# Objective
Turn every line of the records below into a numbered list, skipping blank lines and leaving out the pictures.

Begin

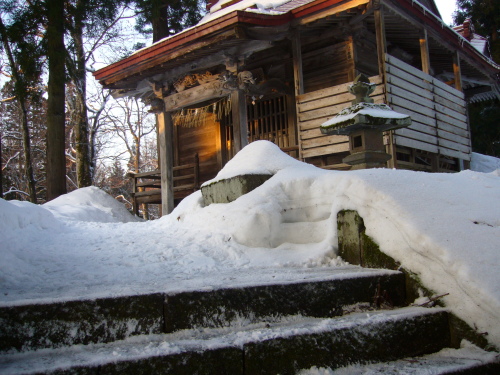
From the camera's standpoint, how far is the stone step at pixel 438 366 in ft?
6.38

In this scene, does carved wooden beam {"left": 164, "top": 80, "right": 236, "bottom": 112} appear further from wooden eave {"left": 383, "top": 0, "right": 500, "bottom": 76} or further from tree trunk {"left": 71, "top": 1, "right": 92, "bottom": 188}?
tree trunk {"left": 71, "top": 1, "right": 92, "bottom": 188}

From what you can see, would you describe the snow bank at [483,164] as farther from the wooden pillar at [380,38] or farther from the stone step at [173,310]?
the stone step at [173,310]

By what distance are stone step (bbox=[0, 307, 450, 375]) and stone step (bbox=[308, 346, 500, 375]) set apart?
0.16 feet

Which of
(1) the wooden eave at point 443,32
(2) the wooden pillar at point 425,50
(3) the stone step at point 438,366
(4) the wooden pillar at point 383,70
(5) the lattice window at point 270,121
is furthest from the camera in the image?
(5) the lattice window at point 270,121

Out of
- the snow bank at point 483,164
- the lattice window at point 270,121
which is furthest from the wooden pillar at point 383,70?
the snow bank at point 483,164

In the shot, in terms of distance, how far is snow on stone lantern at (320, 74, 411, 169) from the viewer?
16.9 ft

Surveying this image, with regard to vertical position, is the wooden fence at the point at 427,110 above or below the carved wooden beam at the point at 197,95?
below

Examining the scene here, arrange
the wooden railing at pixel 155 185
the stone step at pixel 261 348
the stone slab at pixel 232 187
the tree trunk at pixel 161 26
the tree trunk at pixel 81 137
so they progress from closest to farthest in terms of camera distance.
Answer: the stone step at pixel 261 348 → the stone slab at pixel 232 187 → the wooden railing at pixel 155 185 → the tree trunk at pixel 81 137 → the tree trunk at pixel 161 26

End

# Complete response
1. From the camera's standpoint, how far is the stone step at pixel 438 366 in ft?
2. 6.38
3. In this scene, does carved wooden beam {"left": 164, "top": 80, "right": 236, "bottom": 112} appear further from wooden eave {"left": 383, "top": 0, "right": 500, "bottom": 76} or further from tree trunk {"left": 71, "top": 1, "right": 92, "bottom": 188}?
4. tree trunk {"left": 71, "top": 1, "right": 92, "bottom": 188}
5. From what you can see, would you describe the snow bank at [483,164] as farther from the wooden pillar at [380,38] or farther from the stone step at [173,310]?
6. the stone step at [173,310]
7. By what distance are stone step (bbox=[0, 307, 450, 375]) and stone step (bbox=[308, 346, 500, 375]) set apart?
8. 0.16 feet
9. Which of
10. (1) the wooden eave at point 443,32
11. (2) the wooden pillar at point 425,50
12. (3) the stone step at point 438,366
13. (4) the wooden pillar at point 383,70
14. (5) the lattice window at point 270,121
15. is furthest from the camera in the image?
16. (5) the lattice window at point 270,121
17. Out of
18. - the snow bank at point 483,164
19. - the lattice window at point 270,121
20. which is furthest from the wooden pillar at point 383,70?
21. the snow bank at point 483,164
22. In the shot, in terms of distance, how far is snow on stone lantern at (320, 74, 411, 169) from the viewer?
23. 16.9 ft
24. Surveying this image, with regard to vertical position, is the wooden fence at the point at 427,110 above or below the carved wooden beam at the point at 197,95?
25. below
26. Examining the scene here, arrange
27. the wooden railing at pixel 155 185
28. the stone step at pixel 261 348
29. the stone slab at pixel 232 187
30. the tree trunk at pixel 161 26
31. the tree trunk at pixel 81 137
32. so they progress from closest to farthest in terms of camera distance.
33. Answer: the stone step at pixel 261 348 → the stone slab at pixel 232 187 → the wooden railing at pixel 155 185 → the tree trunk at pixel 81 137 → the tree trunk at pixel 161 26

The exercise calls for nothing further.